Winter Quarterly Commentary

Everything is awesome

Everything is cool when you’re part of a team

Everything is awesome

When we’re living our dream

Everything is better when we stick together

Side by side, you and I

Gonna win forever

Let’s party forever

Emmet Brickowski

“Everything is Awesome!”

The LEGO Movie, 2014

Last year, Legos hit the big screen. In “The LEGO Movie”, as those of you with children are more likely to be aware, a Lego mini-figure named Emmet Brickowski (from the town of Bricksburg) and his allies save the universe from the clutches of the evil Lord Business. Victory in hand, our Lego friends then party, to the tune “Everything is Awesome”. And indeed, here too in our more mundane real world...everything is awesome! While we see articles pointing out that we should be celebrating improving economic conditions, we don’t see outright celebratory jubilations; economic awesomeness hasn’t yet fully percolated into the mainstream mindset. What, you ask, is so awesome? 

• The U.S. unemployment rate last week came in better than expected at 5.6%

• Crude oil, natural gas and coal prices have plummeted. Cheap energy! Energy independence! (Take that, you petro-kleptocracies!)

Task instructions:
**a.** Answer these questions from the winter quarterly commentary:
(i) In what year was The LEGO Movie released?
(ii) Who is the villain Emmet Brickowski and his allies save the universe from?
(iii) What was the U.S. unemployment rate last week?
**b.** Return the passage of the winter quarterly commentary between "Let’s party forever" and "is so awesome?", inclusive, copied word for word.

Record set:
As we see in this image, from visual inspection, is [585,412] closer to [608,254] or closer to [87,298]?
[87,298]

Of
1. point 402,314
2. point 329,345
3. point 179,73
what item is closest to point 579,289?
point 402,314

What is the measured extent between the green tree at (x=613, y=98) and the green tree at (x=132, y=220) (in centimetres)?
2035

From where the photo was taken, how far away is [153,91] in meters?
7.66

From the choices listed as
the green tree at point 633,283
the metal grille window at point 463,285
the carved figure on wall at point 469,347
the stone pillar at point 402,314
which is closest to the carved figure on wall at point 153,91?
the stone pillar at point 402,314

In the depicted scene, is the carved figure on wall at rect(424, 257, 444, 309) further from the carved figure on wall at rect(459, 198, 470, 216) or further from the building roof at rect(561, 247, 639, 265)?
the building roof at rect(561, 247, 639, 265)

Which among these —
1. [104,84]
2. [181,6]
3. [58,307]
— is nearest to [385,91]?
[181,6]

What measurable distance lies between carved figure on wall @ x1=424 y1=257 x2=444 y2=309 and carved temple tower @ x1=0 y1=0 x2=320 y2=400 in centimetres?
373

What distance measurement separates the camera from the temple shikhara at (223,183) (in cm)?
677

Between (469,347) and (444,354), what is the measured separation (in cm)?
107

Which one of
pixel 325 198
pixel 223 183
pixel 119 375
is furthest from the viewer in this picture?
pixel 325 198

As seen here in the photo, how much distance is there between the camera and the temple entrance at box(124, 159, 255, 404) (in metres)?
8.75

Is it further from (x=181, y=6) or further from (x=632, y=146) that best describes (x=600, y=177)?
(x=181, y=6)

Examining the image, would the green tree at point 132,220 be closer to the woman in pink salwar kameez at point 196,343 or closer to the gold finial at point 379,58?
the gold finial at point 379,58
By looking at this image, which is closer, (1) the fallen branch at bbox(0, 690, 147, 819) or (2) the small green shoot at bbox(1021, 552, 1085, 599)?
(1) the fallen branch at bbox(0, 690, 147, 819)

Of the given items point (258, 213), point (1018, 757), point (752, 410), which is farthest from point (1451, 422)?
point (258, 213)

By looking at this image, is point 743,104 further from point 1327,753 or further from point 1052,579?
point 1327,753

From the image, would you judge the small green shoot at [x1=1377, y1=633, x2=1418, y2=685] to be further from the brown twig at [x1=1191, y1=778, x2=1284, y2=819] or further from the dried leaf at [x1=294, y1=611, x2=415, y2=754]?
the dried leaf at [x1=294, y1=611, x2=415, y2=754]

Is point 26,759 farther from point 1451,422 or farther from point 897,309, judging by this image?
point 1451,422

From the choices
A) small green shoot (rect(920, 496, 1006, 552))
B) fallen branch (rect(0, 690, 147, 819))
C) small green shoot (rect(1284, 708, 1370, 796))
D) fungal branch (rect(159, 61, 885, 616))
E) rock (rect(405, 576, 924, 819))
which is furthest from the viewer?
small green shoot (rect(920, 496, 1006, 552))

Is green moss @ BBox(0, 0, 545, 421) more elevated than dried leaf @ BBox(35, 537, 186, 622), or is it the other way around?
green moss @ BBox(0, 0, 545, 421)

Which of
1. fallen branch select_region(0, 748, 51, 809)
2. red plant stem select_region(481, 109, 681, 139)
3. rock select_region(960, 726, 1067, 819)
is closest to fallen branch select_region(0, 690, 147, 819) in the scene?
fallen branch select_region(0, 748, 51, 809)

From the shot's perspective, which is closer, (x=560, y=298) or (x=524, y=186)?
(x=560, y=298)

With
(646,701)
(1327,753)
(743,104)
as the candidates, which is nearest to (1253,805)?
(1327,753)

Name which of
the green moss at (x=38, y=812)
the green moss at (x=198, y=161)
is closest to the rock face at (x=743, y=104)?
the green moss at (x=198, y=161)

Solutions for each task:
**a.**
(i) 2014
(ii) Lord Business
(iii) 5.6%

**b.**
Let’s party forever

Emmet Brickowski

“Everything is Awesome!”

The LEGO Movie, 2014

Last year, Legos hit the big screen. In “The LEGO Movie”, as those of you with children are more likely to be aware, a Lego mini-figure named Emmet Brickowski (from the town of Bricksburg) and his allies save the universe from the clutches of the evil Lord Business. Victory in hand, our Lego friends then party, to the tune “Everything is Awesome”. And indeed, here too in our more mundane real world...everything is awesome! While we see articles pointing out that we should be celebrating improving economic conditions, we don’t see outright celebratory jubilations; economic awesomeness hasn’t yet fully percolated into the mainstream mindset. What, you ask, is so awesome?